_Page text:_
-=-=-

Six heavyweight housebuilders lined up for this award, which was won by a company that showed how innovation and a dedication to sustainable communities can actually be good for the bottom line. Sponsored by Finnforest
It's been a tough year for housebuilding, but that hasn't stopped Redrow forging ahead with record pre-tax profits of £141m, more than 4000 completions, 70% of which were on brownfield land, and a healthy-looking land bank of more than 22,000 plots. It also hasn't stopped Redrow from taking on John Prescott's challenge to build homes for £60,000. In fact its Debut range in Rugby, which is specifically aimed at first-time buyers, has gone one better with pricetags starting at less than £50k. Redrow has taken the Barker review to heart, prioritising affordability, modern methods of construction and sustainability. The evidence? It has imposed a legal framework to prevent Debut homes being snapped up by investors and the range has achieved the BRE EcoHomes rating of "excellent". A winner on all counts.
When it comes to urban regeneration, Taylor Woodrow is setting the standard. Just take a look at Grand Union Village in west London, where it has used all its ingenuity to transform a 22 ha industrial site into a desirable residential area. Its first bright idea was to use a bioremediation technique to recycle 4000 tonnes of steel and 20 tonnes of non-ferrous metal on site, saving 22,000 lorry journeys. This combined with other achievements - such as 35% of homes being affordable - caught the eye of London mayor Ken Livingstone who praised it as "a template I would urge other developers to follow".

-=-=-

_Data provided:_
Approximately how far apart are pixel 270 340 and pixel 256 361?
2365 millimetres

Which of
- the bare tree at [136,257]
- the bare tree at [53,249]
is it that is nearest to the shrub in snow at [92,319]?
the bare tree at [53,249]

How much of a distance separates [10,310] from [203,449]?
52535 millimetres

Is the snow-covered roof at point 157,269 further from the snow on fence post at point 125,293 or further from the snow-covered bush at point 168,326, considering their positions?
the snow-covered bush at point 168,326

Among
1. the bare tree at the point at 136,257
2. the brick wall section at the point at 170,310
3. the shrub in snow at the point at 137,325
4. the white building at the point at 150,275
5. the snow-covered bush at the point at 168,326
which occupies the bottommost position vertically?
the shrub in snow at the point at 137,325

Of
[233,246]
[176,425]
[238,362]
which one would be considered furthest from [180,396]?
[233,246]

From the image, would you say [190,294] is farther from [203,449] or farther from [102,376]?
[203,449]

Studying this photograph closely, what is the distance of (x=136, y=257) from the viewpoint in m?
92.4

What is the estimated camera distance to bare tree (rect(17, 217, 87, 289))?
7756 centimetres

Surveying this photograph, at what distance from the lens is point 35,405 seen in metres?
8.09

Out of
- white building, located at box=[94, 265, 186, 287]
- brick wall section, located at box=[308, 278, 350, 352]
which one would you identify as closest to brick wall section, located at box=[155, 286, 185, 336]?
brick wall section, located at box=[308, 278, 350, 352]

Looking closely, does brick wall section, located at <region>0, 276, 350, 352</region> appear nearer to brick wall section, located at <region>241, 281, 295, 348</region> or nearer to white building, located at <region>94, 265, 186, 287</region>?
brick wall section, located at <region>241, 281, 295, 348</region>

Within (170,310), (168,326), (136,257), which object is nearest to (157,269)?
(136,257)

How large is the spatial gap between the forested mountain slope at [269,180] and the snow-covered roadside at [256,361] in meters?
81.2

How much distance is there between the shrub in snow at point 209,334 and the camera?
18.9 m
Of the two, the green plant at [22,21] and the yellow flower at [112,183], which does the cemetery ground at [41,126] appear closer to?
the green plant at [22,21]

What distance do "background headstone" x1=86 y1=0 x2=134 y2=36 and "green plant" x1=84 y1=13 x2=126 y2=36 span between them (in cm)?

-=-=-

_Instructions:_
1. Pull out every line in the records that contains the word "closely".
2. Extend the passage about the housebuilder award past its last sentence.

_Responses for each task:_
1.
Studying this photograph closely, what is the distance of (x=136, y=257) from the viewpoint in m?
Looking closely, does brick wall section, located at <region>0, 276, 350, 352</region> appear nearer to brick wall section, located at <region>241, 281, 295, 348</region> or nearer to white building, located at <region>94, 265, 186, 287</region>?

2.
You wouldn't expect your average housebuilder to dedicate time and money to researching the impact of house design on family life. But then David Wilson isn't average, which is why it teamed up with Nottingham University in a unique collaboration called Project:LIFE. The study involved building a concept house with an innovative layout, installing a family for six months and monitoring them to see how they reacted to their environment. So expect the designs for its next range of homes to be anything but average.
2005 was a year of expansion for Miller. Its acquisition Fairclough has extended its reach beyond its Scottish base to south of the border, propelling it into the top 10 housebuilders in the UK. Operating profit increased 22% on the back of a £400m turnover.
The secret of Miller's success? Perhaps its ability to adapt and innovate. Take, for example, its website www.mymillerhome.com, which allows customers to track every stage of their new home. That may partly explain why in a recent survey 86% customers said they'd recommend it to a friend. Surely a sign of more good years to come.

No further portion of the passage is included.